Bachmann has an email from CBS News Political Director John Dickerson she says backs up her claims, but before the controversy could cook off, one debate co-sponsor — the South Carolina GOP — said Bachmann was barking up the wrong tree.

“The SCGOP had no input on how questions were developed or to whom they were addressed,” party Executive Director Matt Moore told TPM. “Congresswoman Bachmann seemed to receive a fair number [of] questions, and had ample opportunities to answer.”

That’s not how Bachmann saw it.

“Clearly, we received an email today, unintentionally, that CBS had an effort not to ask questions,” she said. “That was their effort, I don’t know why.”

“The email was targeted to me,” Bachmann said. “I don’t know if it was targeted to anyone else.”

The email in question came from Dickerson at 2:42 Saturday afternoon. Dickerson, a longtime DC political reporter for Time and then Slate who was just announced as political director for CBS News on Saturday, was emailing with some CBS staff, but appeared to inadvertently include Bachmann spokesperson Alice Stewart on the string. The email string is below.
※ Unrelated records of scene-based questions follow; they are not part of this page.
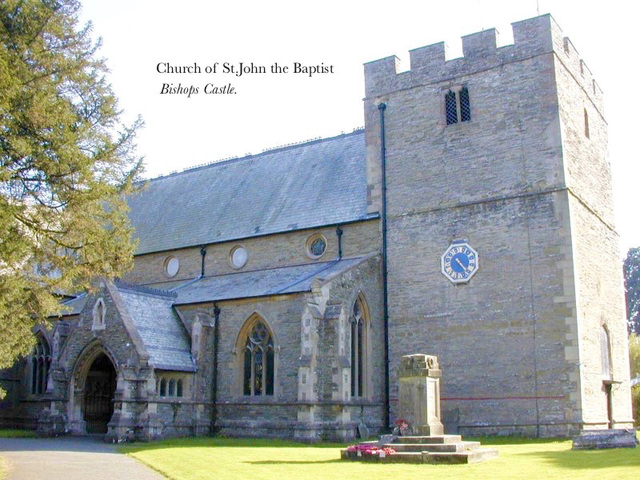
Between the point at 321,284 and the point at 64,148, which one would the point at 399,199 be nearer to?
the point at 321,284

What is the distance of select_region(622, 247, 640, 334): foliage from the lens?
73875mm

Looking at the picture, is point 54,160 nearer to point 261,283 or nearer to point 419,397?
point 419,397

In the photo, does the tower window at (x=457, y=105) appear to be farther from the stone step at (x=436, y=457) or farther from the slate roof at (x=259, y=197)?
the stone step at (x=436, y=457)

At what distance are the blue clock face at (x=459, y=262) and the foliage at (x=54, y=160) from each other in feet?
40.3

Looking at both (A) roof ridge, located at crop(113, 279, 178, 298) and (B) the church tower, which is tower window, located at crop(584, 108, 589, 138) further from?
(A) roof ridge, located at crop(113, 279, 178, 298)

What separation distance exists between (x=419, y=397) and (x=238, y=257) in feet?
48.7

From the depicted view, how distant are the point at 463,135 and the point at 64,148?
1584 cm

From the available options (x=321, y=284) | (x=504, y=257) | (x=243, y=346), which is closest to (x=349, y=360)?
(x=321, y=284)

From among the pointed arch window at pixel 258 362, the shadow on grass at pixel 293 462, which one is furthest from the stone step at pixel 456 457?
the pointed arch window at pixel 258 362

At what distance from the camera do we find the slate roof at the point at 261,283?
2656 centimetres

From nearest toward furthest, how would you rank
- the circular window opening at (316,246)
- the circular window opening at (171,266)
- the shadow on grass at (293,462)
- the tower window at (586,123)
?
the shadow on grass at (293,462)
the tower window at (586,123)
the circular window opening at (316,246)
the circular window opening at (171,266)

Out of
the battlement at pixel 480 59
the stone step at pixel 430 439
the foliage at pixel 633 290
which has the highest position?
the battlement at pixel 480 59

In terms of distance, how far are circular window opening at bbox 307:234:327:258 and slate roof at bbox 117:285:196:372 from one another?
591cm

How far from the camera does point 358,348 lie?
26375 mm
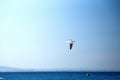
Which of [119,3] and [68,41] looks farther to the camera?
[68,41]

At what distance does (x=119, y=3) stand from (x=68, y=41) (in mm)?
1534

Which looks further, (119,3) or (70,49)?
(70,49)

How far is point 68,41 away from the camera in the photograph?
6.40m

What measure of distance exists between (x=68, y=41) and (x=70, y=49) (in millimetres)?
424

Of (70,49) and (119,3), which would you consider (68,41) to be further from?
(119,3)

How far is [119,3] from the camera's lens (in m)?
5.75

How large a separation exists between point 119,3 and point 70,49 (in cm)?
179

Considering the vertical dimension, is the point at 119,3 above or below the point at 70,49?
above

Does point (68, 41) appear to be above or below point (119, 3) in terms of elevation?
below

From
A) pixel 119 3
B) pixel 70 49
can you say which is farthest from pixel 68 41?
pixel 119 3

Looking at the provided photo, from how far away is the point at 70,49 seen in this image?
677cm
First came a message from CBS staffer Caroline Horn, sent to Dickerson and others that appear to be CBS News staff, with Stewart CC’d:

John, Sarah, and Mike,

I was just speaking with Alice Stewart, cc’d here, about the Congresswoman or a senior member if her staff joining you for the webshow. She said she would be happy to arrange. Sarah – you want to touch base with her later tonight?

Caroline

Then comes Dickerson’s reply a few minutes later:

Okay let’s keep it loose though since she’s not going to get many questions and she’s nearly off the charts in the hopes that we can get someone else

John Dickerson

To Team Bachmann, that was evidence of something that seemed nefarious. “Clearly, CBS demonstrated there was a pre-planned attempt to limit questions,” Stewart told TPM.

Dickerson said the email was about Bachmann’s objectively low poll numbers, not a bias.

“Bachmann is at 4 percent in the polls and has been for a while,” he told TPM. “Other candidates aren’t. I sent an email based on that.”

To be sure, other candidates who aren’t frontrunners also complained as they often do about not getting the screen time they deserve.

“It’s lonely over here in Siberia,” Jon Hunstman said on stage Saturday at one point when the moderators turned to him after a long stretch of asking other candidates questions.

Stewart said Bachmann got “the least questions and no followups,” which won’t be verifiable until an analysis of debate time can be done. But with the most objectively pro-Republican of the three sponsors of the debate — the event was co-hosted by CBS News, National Journal and the SC GOP — coming down on the side of the moderators already, it will probably be hard for Bachmann to make her case that there was bias against her.